We have a few alerts configured to notify us when things go wrong and we use PagerDuty to manage them.

How to manage alerts#

Important

Manage alerts has lots of useful howto guides about how to manage this type of alerts that we have setup.

Severity levels#

When an alert threshold is crossed, an automatic notification is sent to PagerDuty and the #pagerduty-notifications channel on the 2i2c Slack.

Each alert setup with Jsonnet has a severity level set through the *.jsonnet configuration file. The severity levels are:

  • take immediate action

  • same day action needed

  • action needed this week

  • to be planned in sprint planning

This level is what determines how quickly you should respond to the alert and translates into the priority of the incident created in PagerDuty. It does this by running an Event Orchestration after an incident is created. This Event Orchestration is what sets a priority based on the severity label.

Priority levels#

The PagerDuty alerts can have a priority between P1 and P4 or have no priority set at all.

P1 alerts#

  • These alerts signal an ongoing community outage! An outage is a period of time when a hub is unavailable or its critical services are not functioning as expected and impacting two or more of hub users’ activity

  • The priority is set by:

    • PagerDuty’s Event Orchestration if the alert has a take immediate action severity or based on the Service it pertains. (E.g. all JupyterHub health checks are P1s)

    • Manually by the engineer

Important

All of the P1 PagerDuty alerts will show up in the 2i2c status page and subscribed users will receive updated related to it.

../../../_images/status-page-pagerduty.png

Warning

If an Alert goes from P1 to another priority number or no number at all, Pagerduty’s status page will loose track of it and will forever show up on the status page unless it is manually removed.

../../../_images/manually-delete-outage.png

P2 alerts#

  • These alerts signal that the community is about to be affected if we don’t do something asap. E.g. bumping a hub’s home directory when it has less than 10% available.

  • The priority is set by PagerDuty’s Event Orchestration if the alert has a same day action needed severity or based on the Service it pertains. (E.g. all JupyterHub health checks are P1s)

P3 alerts#

  • Correlate with the action needed this week severity level

  • Community about to be affected if we don’t do something soon, but not immediately

P4 alerts#

  • Correlate to be planned in sprint planning severity level

  • Community not necessarily affected on a specific timeline, but we must take some action into the committed column of next sprint

Alerts configured with Jsonnet#

There are a set of alerts that are configured in support deployments using Jsonnet in our Infrastructure.

Configuration#

We use the Prometheus alert manager to set up alerts that are defined in the helm-charts/support/values.jsonnet file.

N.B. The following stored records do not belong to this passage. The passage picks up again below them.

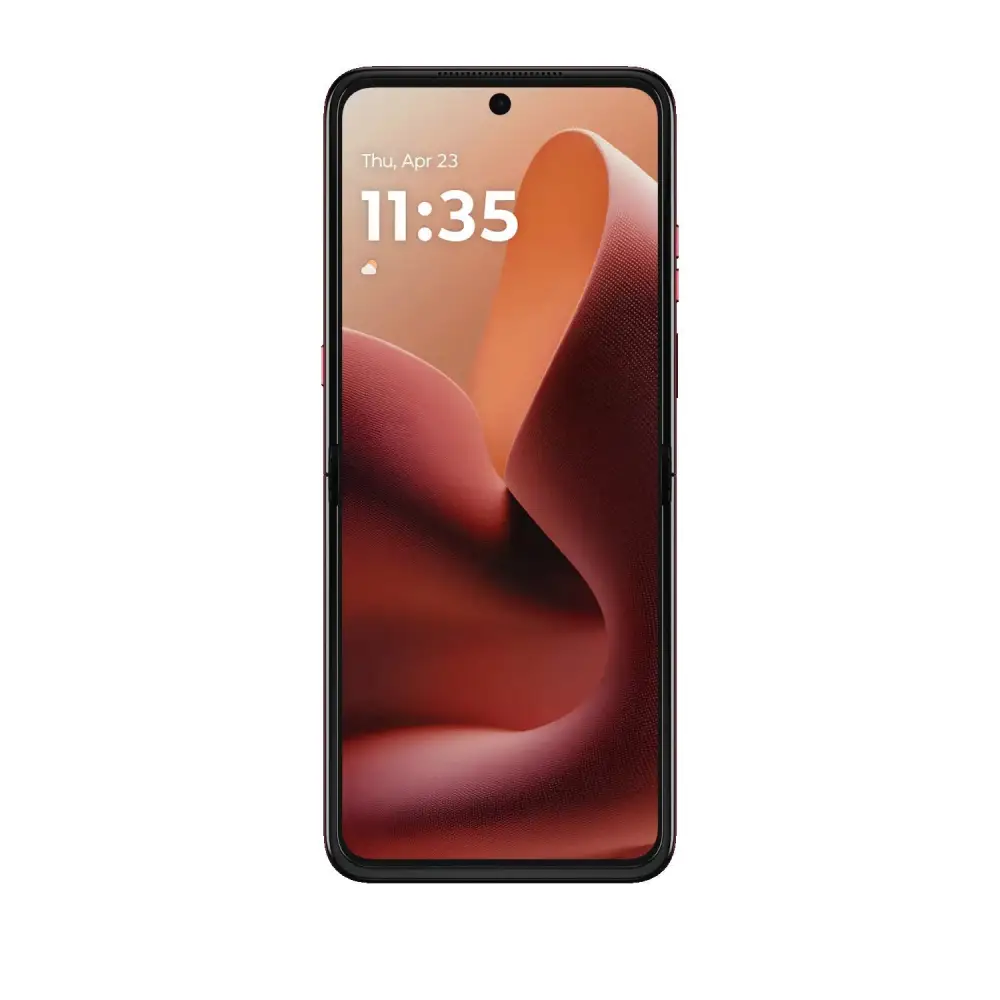 Motorola Razr 60 Ultra 5G Dual SIM, 16GB/512GB - Rio Red (Global)
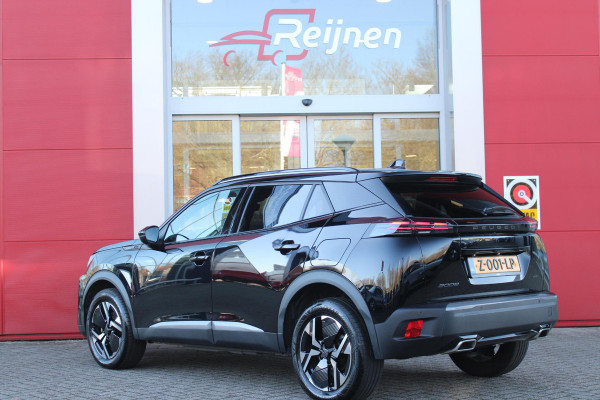 Peugeot 2008 1.2 130PK AUTOMAAT GT | NAVIGATIE | FULL LED KOPLAMPEN | DRAADLOZE APPLE CARPLAY/ANDROID AUTO | ADAPTIVE CRUISE CONTROL | ACHTERUITRIJ CAMERA | CLIMATE CONTROL | LICHTMETALEN VELGEN 17" | KEYLESS ENTRY/START | DAB+ RADIO |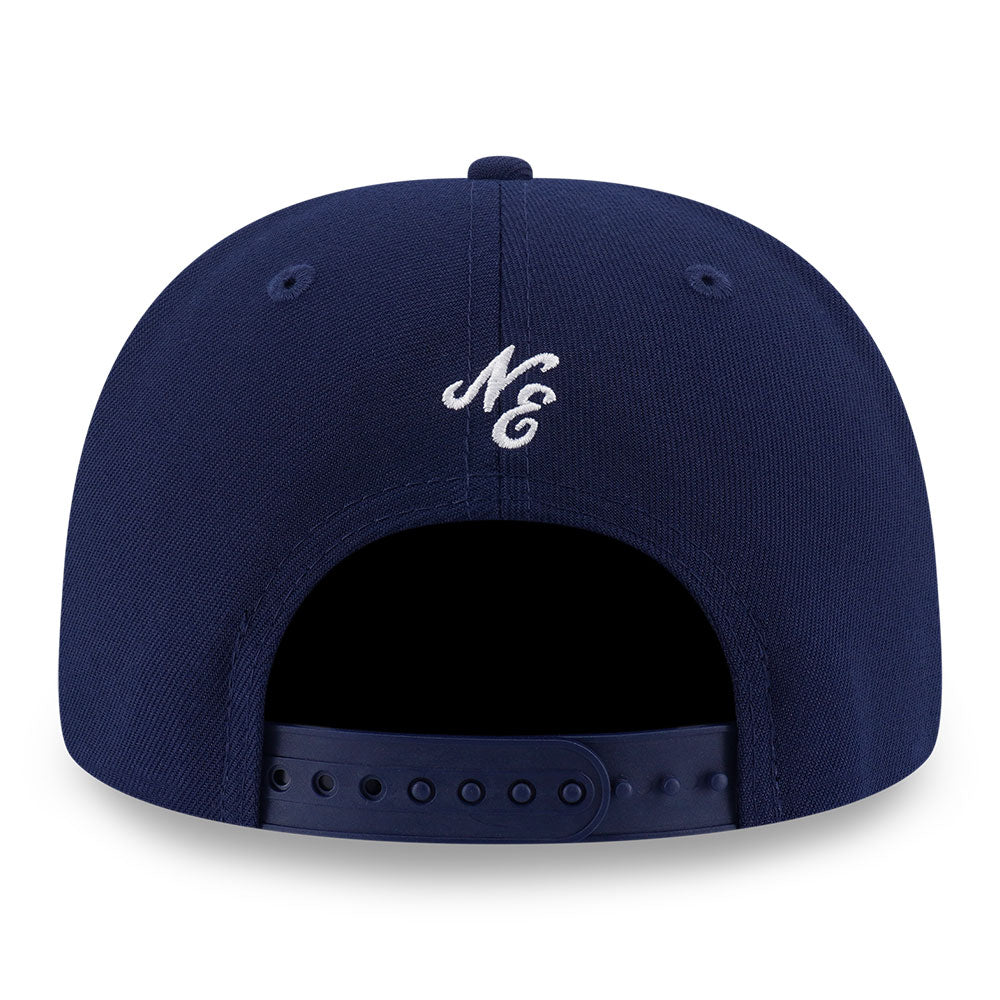 New Era Street Class Oceanside Blue 9FIFTY Snapback Cap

At the time of writing, we have the following alerting rules groups, and under each group there are one or more alerts:

  1. PVC available capacity For when a persistent volume claim (PVC) is approaching full capacity, with the following alerts:

    • Home Directory Disk 90% full

    • Home Directory Disk 100% full (outage)

    • Hub Database Disk 90% full

    • Prometheus Disk 90% full

  2. Important Pod Restart For when a pod has restarted, with the following alerts:

    • jupyterhub-groups-exporter restart

    • jupyterhub-home-nfs restart

  3. Server Startup Failure For when a user server has failed to start.

  4. DiskIO saturation For when a disk is approaching IO saturation

  5. Pods stuck in an undesirable state for too long For when there’s a pod that’s stuck in Pending for more than 15m or a pod stuck in Terminating for more than 10m.

Each of these alerts is integrated with a Pagerduty Service. And these services can then be grouped under Pagerduty Business Services that can be presented on the status page.

Important

You can find the existing Services under Service Directory and the existing Business Services on 2i2c’s Pagerduty page.

Important Pagerduty pages to know about#

All of the alerts we have configured are managed by Pagerduty There are some important web pages provided by Pagerduty that are relevant to know about:

  1. 2i2c’s Pagerduty page

  2. List of incidents This is where all incidents can be found

  3. Internal status page This is where outages will show up, per business service. Clicking on an incident from this page will link you to the alert.

  4. External status page This is where outages will show up, per business service to the outside world. This is where people can:

    • subscribe for updates about outages

    • subscribe to get info about maintenance windows that we might post

    • Find out about the uptime of each Business Service.